---- Collected data

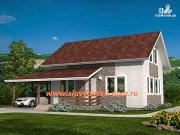 Фото: жилой дом из сэндвич-панелей, с навесом для машины и террасой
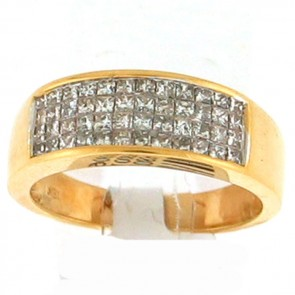 0.50ct Ladies Diamond Band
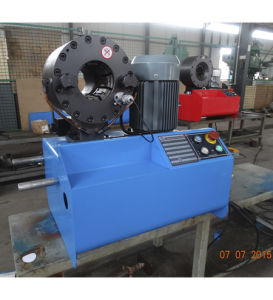 Powered Hose Swaging Machine for Europe Market pictures & photos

--------

Your instructions:
Output each line exactly as shown above; no pictures go in the copy.

Reply:
 Фото: жилой дом из сэндвич-панелей, с навесом для машины и террасой
 0.50ct Ladies Diamond Band
 Powered Hose Swaging Machine for Europe Market pictures & photos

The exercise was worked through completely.